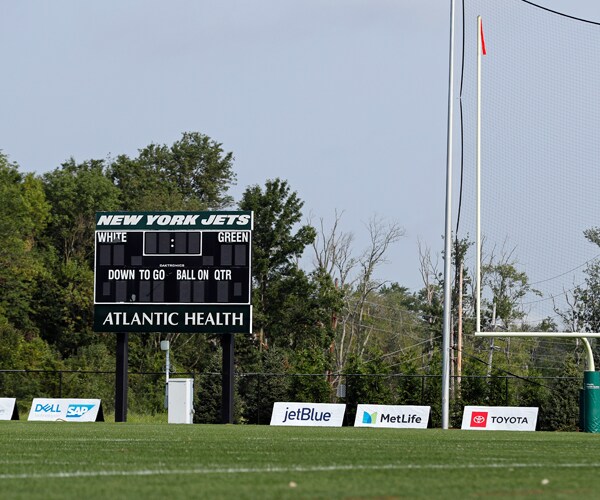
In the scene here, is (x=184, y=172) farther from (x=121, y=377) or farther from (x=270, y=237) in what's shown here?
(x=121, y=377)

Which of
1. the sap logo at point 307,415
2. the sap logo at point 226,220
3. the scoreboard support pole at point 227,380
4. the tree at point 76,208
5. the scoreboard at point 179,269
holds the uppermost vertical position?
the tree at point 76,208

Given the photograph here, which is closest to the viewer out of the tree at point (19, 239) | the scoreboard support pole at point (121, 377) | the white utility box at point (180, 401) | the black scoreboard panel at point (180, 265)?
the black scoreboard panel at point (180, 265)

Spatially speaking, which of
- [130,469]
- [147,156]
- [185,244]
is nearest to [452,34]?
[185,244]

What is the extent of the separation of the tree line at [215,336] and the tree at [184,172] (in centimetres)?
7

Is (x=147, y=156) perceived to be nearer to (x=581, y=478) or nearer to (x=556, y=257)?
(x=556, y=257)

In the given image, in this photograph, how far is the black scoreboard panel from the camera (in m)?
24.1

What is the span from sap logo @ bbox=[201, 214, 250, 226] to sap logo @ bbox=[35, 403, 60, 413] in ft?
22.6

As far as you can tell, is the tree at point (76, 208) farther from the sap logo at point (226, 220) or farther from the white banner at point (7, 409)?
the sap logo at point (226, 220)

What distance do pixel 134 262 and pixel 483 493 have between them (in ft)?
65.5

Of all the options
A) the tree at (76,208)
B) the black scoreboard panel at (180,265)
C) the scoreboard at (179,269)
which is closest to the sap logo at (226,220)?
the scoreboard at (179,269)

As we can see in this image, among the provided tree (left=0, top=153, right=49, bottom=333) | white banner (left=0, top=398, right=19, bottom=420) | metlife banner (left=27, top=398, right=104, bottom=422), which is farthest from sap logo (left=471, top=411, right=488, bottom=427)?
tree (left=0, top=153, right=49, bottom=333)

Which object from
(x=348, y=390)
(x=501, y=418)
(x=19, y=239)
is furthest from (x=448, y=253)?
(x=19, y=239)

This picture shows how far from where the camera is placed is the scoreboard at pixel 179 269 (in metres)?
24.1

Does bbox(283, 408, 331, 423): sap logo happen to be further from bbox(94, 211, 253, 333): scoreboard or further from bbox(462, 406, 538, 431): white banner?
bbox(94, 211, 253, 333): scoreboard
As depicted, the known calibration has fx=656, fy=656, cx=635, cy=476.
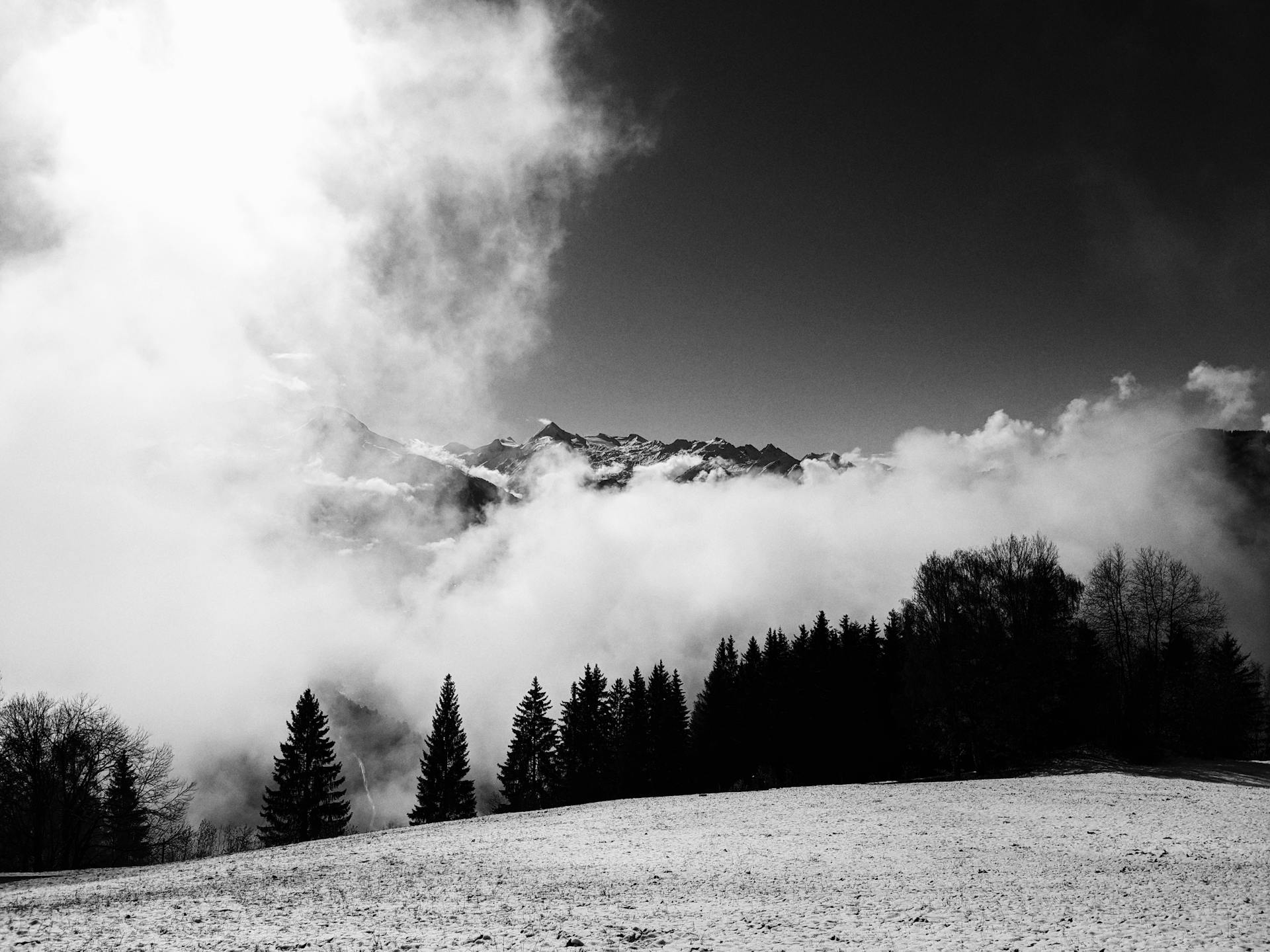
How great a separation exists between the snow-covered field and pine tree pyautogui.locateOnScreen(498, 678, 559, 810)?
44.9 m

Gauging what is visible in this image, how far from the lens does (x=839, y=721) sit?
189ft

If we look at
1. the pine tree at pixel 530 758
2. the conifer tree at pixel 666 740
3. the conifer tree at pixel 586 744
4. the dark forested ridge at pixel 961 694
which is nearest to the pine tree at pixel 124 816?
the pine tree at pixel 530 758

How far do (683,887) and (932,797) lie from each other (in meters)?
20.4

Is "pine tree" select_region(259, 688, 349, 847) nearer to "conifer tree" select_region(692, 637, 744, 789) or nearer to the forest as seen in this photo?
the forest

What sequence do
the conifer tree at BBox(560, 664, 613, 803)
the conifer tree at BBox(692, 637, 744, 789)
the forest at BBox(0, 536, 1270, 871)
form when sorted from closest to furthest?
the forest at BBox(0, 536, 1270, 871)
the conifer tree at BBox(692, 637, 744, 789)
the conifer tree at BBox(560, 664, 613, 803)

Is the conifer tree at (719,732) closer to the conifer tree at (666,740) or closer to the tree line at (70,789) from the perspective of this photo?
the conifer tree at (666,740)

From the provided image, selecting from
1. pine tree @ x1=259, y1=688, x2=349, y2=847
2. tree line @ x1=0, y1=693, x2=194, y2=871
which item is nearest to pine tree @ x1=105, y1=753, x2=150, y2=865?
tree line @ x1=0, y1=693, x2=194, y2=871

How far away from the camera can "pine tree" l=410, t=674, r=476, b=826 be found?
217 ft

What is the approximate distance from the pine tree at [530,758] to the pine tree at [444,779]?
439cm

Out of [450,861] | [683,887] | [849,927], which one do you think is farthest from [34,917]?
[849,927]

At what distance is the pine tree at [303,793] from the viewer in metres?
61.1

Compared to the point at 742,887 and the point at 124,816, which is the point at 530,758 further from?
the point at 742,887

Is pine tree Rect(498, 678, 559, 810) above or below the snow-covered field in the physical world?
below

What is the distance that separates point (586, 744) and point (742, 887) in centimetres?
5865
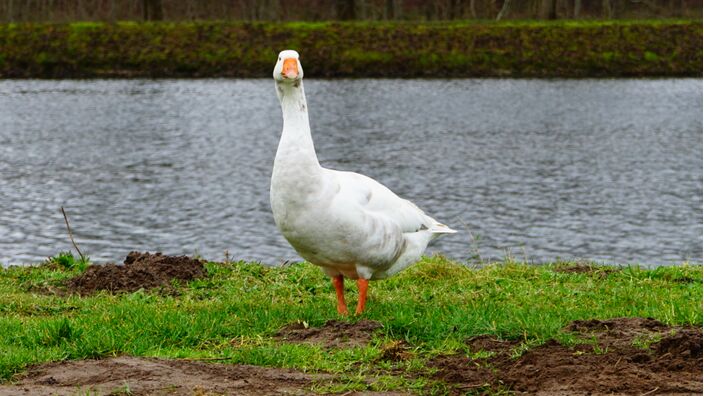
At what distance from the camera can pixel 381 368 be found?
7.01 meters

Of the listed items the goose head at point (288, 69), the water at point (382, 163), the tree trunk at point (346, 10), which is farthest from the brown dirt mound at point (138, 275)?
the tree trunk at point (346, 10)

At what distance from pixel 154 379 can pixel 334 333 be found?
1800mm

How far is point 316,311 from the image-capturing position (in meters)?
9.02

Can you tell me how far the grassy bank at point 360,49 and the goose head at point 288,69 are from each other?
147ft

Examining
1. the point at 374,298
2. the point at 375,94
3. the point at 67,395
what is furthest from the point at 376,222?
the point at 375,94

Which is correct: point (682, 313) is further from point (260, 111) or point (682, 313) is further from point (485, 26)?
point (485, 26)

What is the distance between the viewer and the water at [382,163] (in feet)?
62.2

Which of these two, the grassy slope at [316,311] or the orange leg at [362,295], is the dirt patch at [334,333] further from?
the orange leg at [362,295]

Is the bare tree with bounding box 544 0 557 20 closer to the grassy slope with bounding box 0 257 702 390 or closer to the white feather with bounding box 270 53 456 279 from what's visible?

________________________________________

Extract all the data above exactly, excluding every picture.

▸ Output of the exercise:
In the scene here, is (x=184, y=172) farther from (x=121, y=377) or farther from (x=270, y=237) in what's shown here?
(x=121, y=377)

Which of
1. the sap logo at point 307,415
2. the sap logo at point 226,220
3. the scoreboard support pole at point 227,380
4. the tree at point 76,208
5. the scoreboard at point 179,269
holds the uppermost vertical position?
the tree at point 76,208

Given the photograph here, which is closest to the viewer out of the tree at point (19, 239) | the scoreboard support pole at point (121, 377) | the white utility box at point (180, 401) | the black scoreboard panel at point (180, 265)?
the black scoreboard panel at point (180, 265)

Spatially speaking, which of
- [130,469]
- [147,156]
- [185,244]
is nearest to [452,34]?
[185,244]

What is the extent of the separation of the tree line at [215,336] and the tree at [184,172] (in centimetres)?
7

Is (x=147, y=156) perceived to be nearer to (x=581, y=478) or nearer to (x=556, y=257)?
(x=556, y=257)

In the given image, in this photograph, how far is the black scoreboard panel from the camera (in m)?
24.1

What is the span from sap logo @ bbox=[201, 214, 250, 226] to sap logo @ bbox=[35, 403, 60, 413] in ft?
22.6

As far as you can tell, is the tree at point (76, 208) farther from the sap logo at point (226, 220) or farther from the white banner at point (7, 409)?
the sap logo at point (226, 220)

What distance do pixel 134 262 and pixel 483 493 have between them (in ft)?
65.5

Of all the options
A) the tree at (76,208)
B) the black scoreboard panel at (180,265)
C) the scoreboard at (179,269)
which is closest to the sap logo at (226,220)?
the scoreboard at (179,269)

As we can see in this image, among the provided tree (left=0, top=153, right=49, bottom=333) | white banner (left=0, top=398, right=19, bottom=420) | metlife banner (left=27, top=398, right=104, bottom=422), which is farthest from sap logo (left=471, top=411, right=488, bottom=427)?
tree (left=0, top=153, right=49, bottom=333)

Which object from
(x=348, y=390)
(x=501, y=418)
(x=19, y=239)
is furthest from (x=448, y=253)?
(x=19, y=239)

This picture shows how far from where the camera is placed is the scoreboard at pixel 179 269 (in metres)?
24.1

Does bbox(283, 408, 331, 423): sap logo happen to be further from bbox(94, 211, 253, 333): scoreboard or further from bbox(462, 406, 538, 431): white banner?
bbox(94, 211, 253, 333): scoreboard
As depicted, the known calibration has fx=656, fy=656, cx=635, cy=476.
How great a separation exists between the snow-covered field and pine tree pyautogui.locateOnScreen(498, 678, 559, 810)?
44.9 m

Gauging what is visible in this image, how far from the lens does (x=839, y=721) sit?
189ft

If we look at
1. the pine tree at pixel 530 758
2. the conifer tree at pixel 666 740
3. the conifer tree at pixel 586 744
4. the dark forested ridge at pixel 961 694
which is nearest to the pine tree at pixel 124 816?
the pine tree at pixel 530 758

How far do (683,887) and (932,797) lie from each other (in meters)?
20.4

Is "pine tree" select_region(259, 688, 349, 847) nearer to "conifer tree" select_region(692, 637, 744, 789) or nearer to the forest as seen in this photo?
the forest

What sequence do
the conifer tree at BBox(560, 664, 613, 803)
the conifer tree at BBox(692, 637, 744, 789)
the forest at BBox(0, 536, 1270, 871)
form when sorted from closest to furthest?
the forest at BBox(0, 536, 1270, 871)
the conifer tree at BBox(692, 637, 744, 789)
the conifer tree at BBox(560, 664, 613, 803)

Is the conifer tree at (719,732) closer to the conifer tree at (666,740) or closer to the tree line at (70,789) from the perspective of this photo?
the conifer tree at (666,740)

From the provided image, selecting from
1. pine tree @ x1=259, y1=688, x2=349, y2=847
2. tree line @ x1=0, y1=693, x2=194, y2=871
which item is nearest to pine tree @ x1=105, y1=753, x2=150, y2=865?
tree line @ x1=0, y1=693, x2=194, y2=871

How far away from the camera can "pine tree" l=410, t=674, r=476, b=826 be found?
217 ft

What is the approximate distance from the pine tree at [530,758] to the pine tree at [444,779]?
439cm

Out of [450,861] | [683,887] | [849,927], which one do you think is farthest from [34,917]?
[849,927]

At what distance is the pine tree at [303,793] from the viewer in metres?
61.1

Compared to the point at 742,887 and the point at 124,816, which is the point at 530,758 further from?
the point at 742,887

Is pine tree Rect(498, 678, 559, 810) above or below the snow-covered field in the physical world?
below

What is the distance that separates point (586, 744) and point (742, 887) in centimetres?
5865
At what distance from the camera can pixel 381 368 be found?
7.01 meters

Of the listed items the goose head at point (288, 69), the water at point (382, 163), the tree trunk at point (346, 10), which is farthest from the brown dirt mound at point (138, 275)?
the tree trunk at point (346, 10)

At what distance from pixel 154 379 can pixel 334 333 be found?
1800mm

How far is point 316,311 from the image-capturing position (in meters)?
9.02

Can you tell me how far the grassy bank at point 360,49 and the goose head at point 288,69 are from each other?
147ft

Examining
1. the point at 374,298
2. the point at 375,94
3. the point at 67,395
what is furthest from the point at 376,222?
the point at 375,94

Which is correct: point (682, 313) is further from point (260, 111) or point (682, 313) is further from point (485, 26)?
point (485, 26)

What is the distance between the viewer and the water at [382,163] (in feet)?
62.2

Which of these two, the grassy slope at [316,311] or the orange leg at [362,295], is the dirt patch at [334,333] further from?
the orange leg at [362,295]

Is the bare tree with bounding box 544 0 557 20 closer to the grassy slope with bounding box 0 257 702 390 or closer to the white feather with bounding box 270 53 456 279 from what's visible?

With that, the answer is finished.